> [Prompt] Starting at the line that contains "Statistics of MoH approvals in Ukraine", retype each line to the end of the listing below. Include both ends, but not the pictures.

> [Data block]
= = =
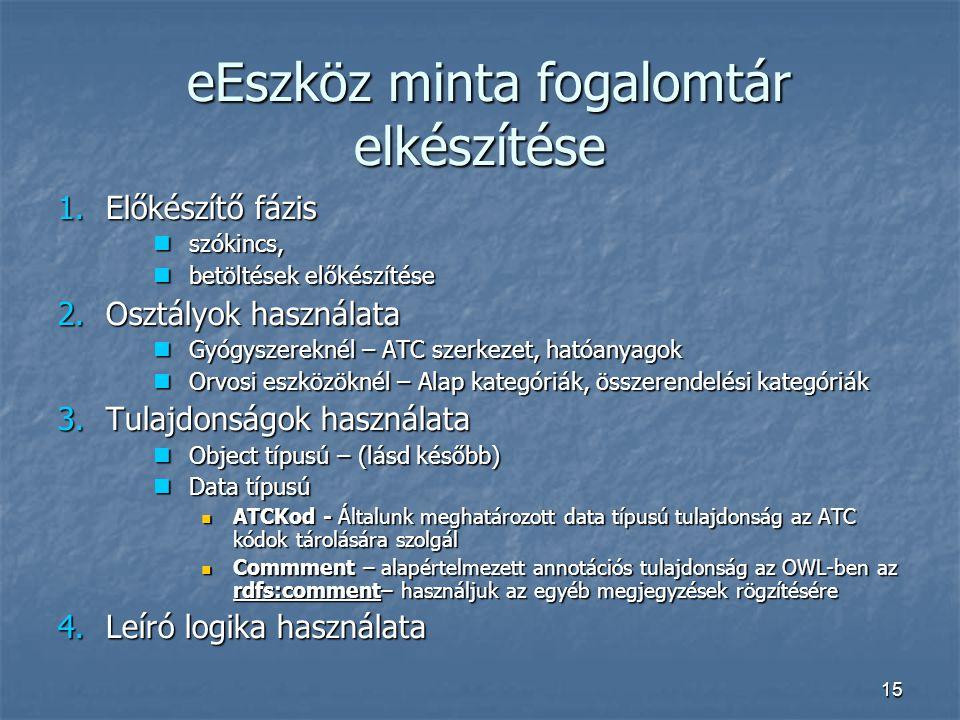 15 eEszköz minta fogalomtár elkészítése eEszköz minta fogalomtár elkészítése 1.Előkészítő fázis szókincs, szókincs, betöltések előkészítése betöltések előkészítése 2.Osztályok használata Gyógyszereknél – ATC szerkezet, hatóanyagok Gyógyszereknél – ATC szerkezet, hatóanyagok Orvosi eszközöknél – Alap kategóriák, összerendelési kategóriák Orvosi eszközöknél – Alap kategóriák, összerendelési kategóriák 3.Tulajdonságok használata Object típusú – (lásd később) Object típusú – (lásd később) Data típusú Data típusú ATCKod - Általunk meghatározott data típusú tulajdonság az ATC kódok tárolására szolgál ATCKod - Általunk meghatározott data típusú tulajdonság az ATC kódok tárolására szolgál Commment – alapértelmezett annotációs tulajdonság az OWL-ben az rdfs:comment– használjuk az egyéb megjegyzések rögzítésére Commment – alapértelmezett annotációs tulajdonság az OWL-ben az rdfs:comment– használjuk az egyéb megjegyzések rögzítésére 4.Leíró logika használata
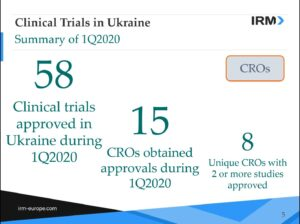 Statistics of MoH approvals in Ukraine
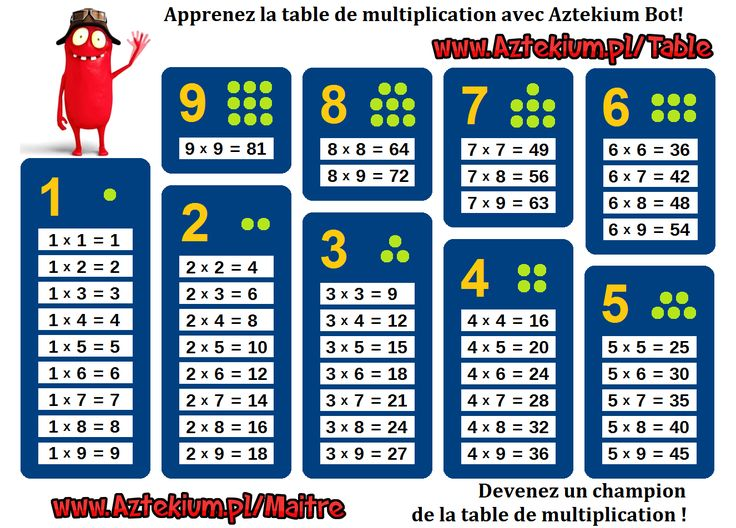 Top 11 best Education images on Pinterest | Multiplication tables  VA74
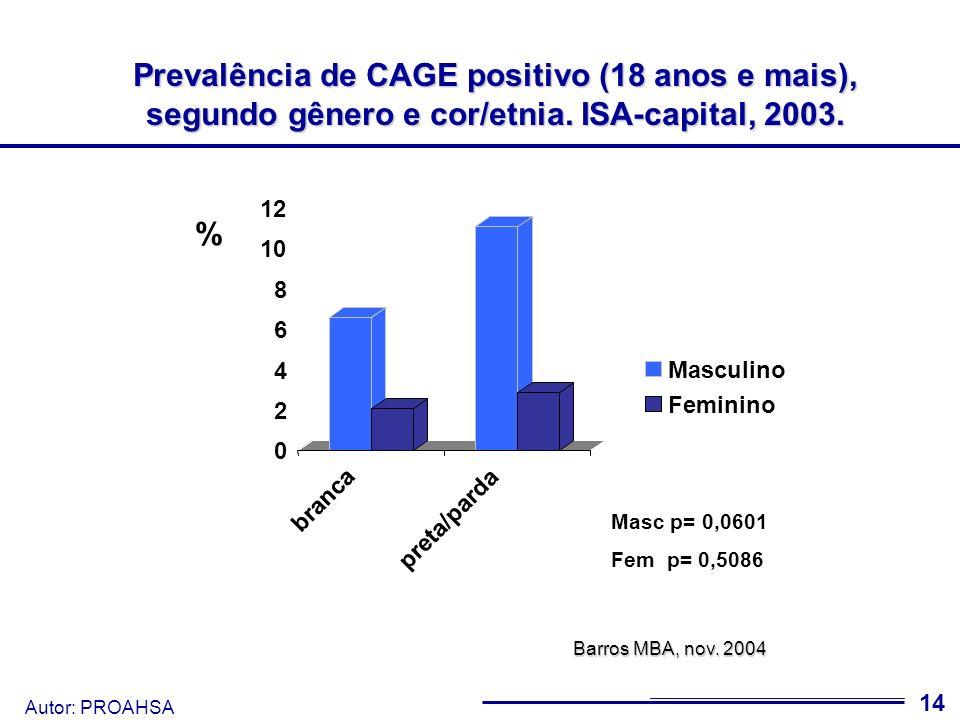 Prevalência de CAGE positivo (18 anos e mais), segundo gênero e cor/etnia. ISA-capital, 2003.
= = =
> [Answer box]
 Statistics of MoH approvals in Ukraine
 Top 11 best Education images on Pinterest | Multiplication tables  VA74
 Prevalência de CAGE positivo (18 anos e mais), segundo gênero e cor/etnia. ISA-capital, 2003.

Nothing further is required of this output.